◆ Objetivo del ejercicio ◆
Duplica sin alteraciones el fragmento del texto sobre Rafael González Serna que va desde "Félix Machuca" hasta "de la coronación.", ambos incluidos.

◆ Texto extraído ◆
+---+
El reloj de arena

Rafael González Serna: A la sombra de los pinos

Aún reverbera la llama inextinguible de un artista que escribía toreando y toreaba componiendo

Rafa Serna, con sombrero y medalla, monta a caballo en el Rocío Archivo J. Casal

Félix Machuca

Escribía toreando. Y toreaba componiendo. En sus letras había alamares y un pasodoble de rimas levantando el albero donde sentaba plaza. Más de setecientas canciones salieron de la mano que jugaba con el capote de su talento. Para que las orejas del éxito las cortaran Rocío Jurado, Isabel Pantoja, María del Monte, María de la Colina, Turronero, Manuel Orta…

Un día fue a una discoteca a cantar «Se te nota en la mirada» y el de la puerta no lo dejó entrar. No lo conocía. Porque ni quitándose el sombrero ni poniéndose la medalla la gente sabía identificarlo como el tumultuoso artista que era hasta que, además de escribir canciones, se dedicó a cantarlas. A cantarlas como las cantaba, por estas fechas, camino del Rocío, para con el tiempo escribirle a la Blanca Paloma su himno del centenario de la coronación.

Y en ese himno lo explicaba divinamente, como solo se explican las cosas a la gente del cielo, a corazón abierto y sin sospechas de reserva: «Y si tengo que cantar/canto al compás de tus vientos/ con un pellizco de sal/ de la marisma por dentro» . Llevaba la marisma por dentro, el camino en los ojos y a la Blanca Paloma en aquel corazón que era capaz de sangrar para escribir primaveras de lirios solitarios: «Yo iba de peregrina/y me cogiste de la mano/ me preguntaste el nombre/ y me subiste a caballo» . Y a la sombra de los pinos le cantó a ese universo de plata y bueyes, de risas y lágrimas, de éxtasis y delirios que es el Rocío.

Hacía el camino con su hermandad, la de Sevilla, la misma que, siendo un chavalote con la pandilla de los Siete Magníficos, invitaron a los romeros a comer tras el camino de vuelta. Los Siete Magníficos (Jesús Delmás, César Villamarín, Pepín Lirola, Roberto Brown, Jesús y José Tejado, Fernando Galán, Pepe Caballero, Juan Pérez Garramiola, Fabi Abad, Javier Rodríguez, Manolito Ramos…) llevaban en la carreta un jamón colgado de su correspondiente gancho. De forma inexplicable, por dos años, fue y regresó de la aldea colgado de su pincho, entero, sin herida alguna.
+---+
◆ Segmento de datos ◆

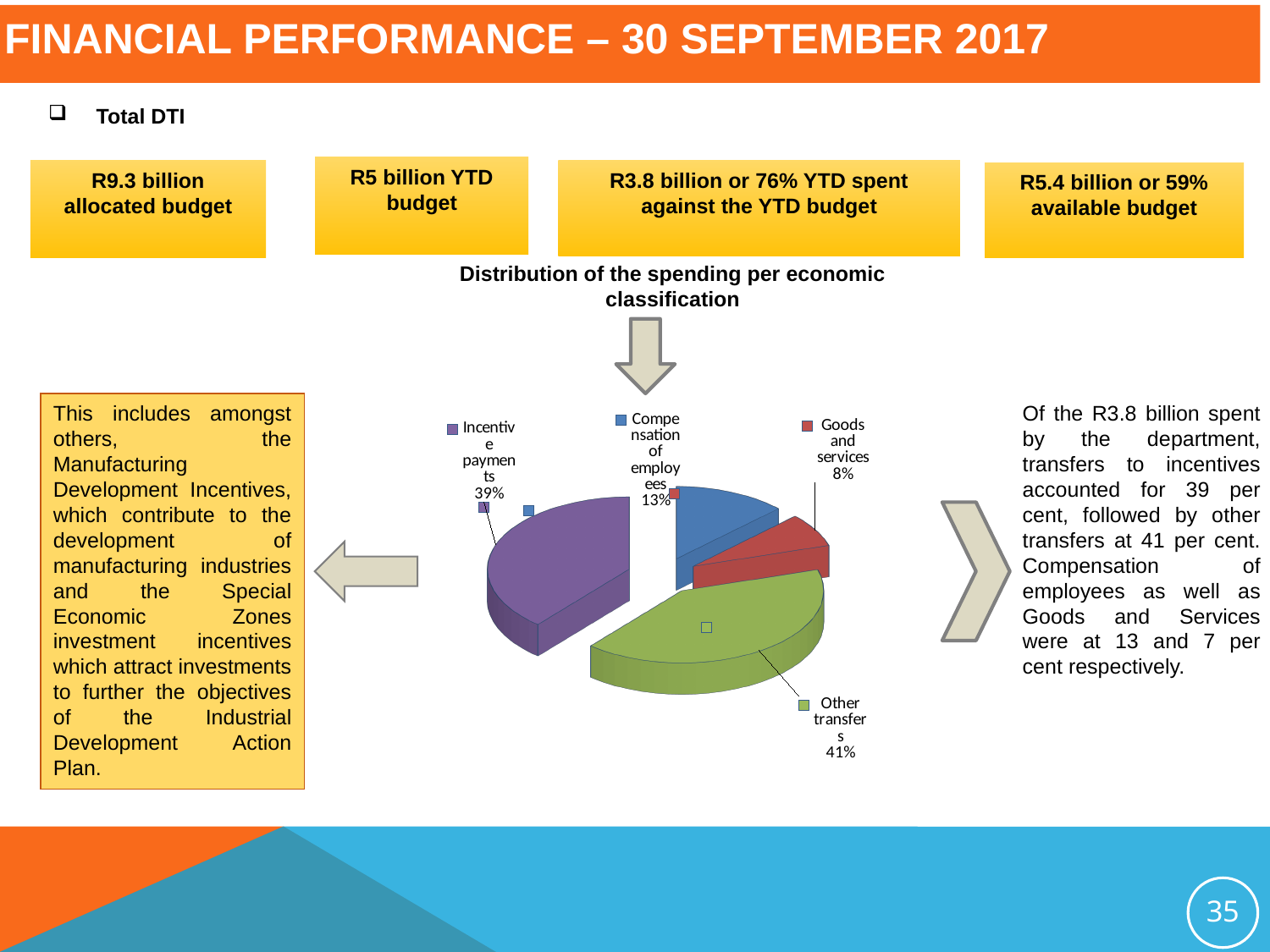
What is the difference in percentage points between Compensation of employees and Goods and services in the pie chart? 5 How many slices does the pie chart have? 4 What share of spending does the pie chart show for Compensation of employees? 13% What is the title of the pie chart? Distribution of the spending per economic classification What kind of chart is shown on the slide? pie chart What share of spending does the pie chart show for Incentive payments? 39% What share of spending does the pie chart show for Goods and services? 8% Which category has the smallest slice in the pie chart? Goods and services Which is larger in the pie chart, Compensation of employees or Goods and services? Compensation of employees What is the difference in percentage points between Other transfers and Incentive payments in the pie chart? 2 Which category has the largest slice in the pie chart? Other transfers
+---+
◆ Tu respuesta ◆
Félix Machuca

Escribía toreando. Y toreaba componiendo. En sus letras había alamares y un pasodoble de rimas levantando el albero donde sentaba plaza. Más de setecientas canciones salieron de la mano que jugaba con el capote de su talento. Para que las orejas del éxito las cortaran Rocío Jurado, Isabel Pantoja, María del Monte, María de la Colina, Turronero, Manuel Orta…

Un día fue a una discoteca a cantar «Se te nota en la mirada» y el de la puerta no lo dejó entrar. No lo conocía. Porque ni quitándose el sombrero ni poniéndose la medalla la gente sabía identificarlo como el tumultuoso artista que era hasta que, además de escribir canciones, se dedicó a cantarlas. A cantarlas como las cantaba, por estas fechas, camino del Rocío, para con el tiempo escribirle a la Blanca Paloma su himno del centenario de la coronación.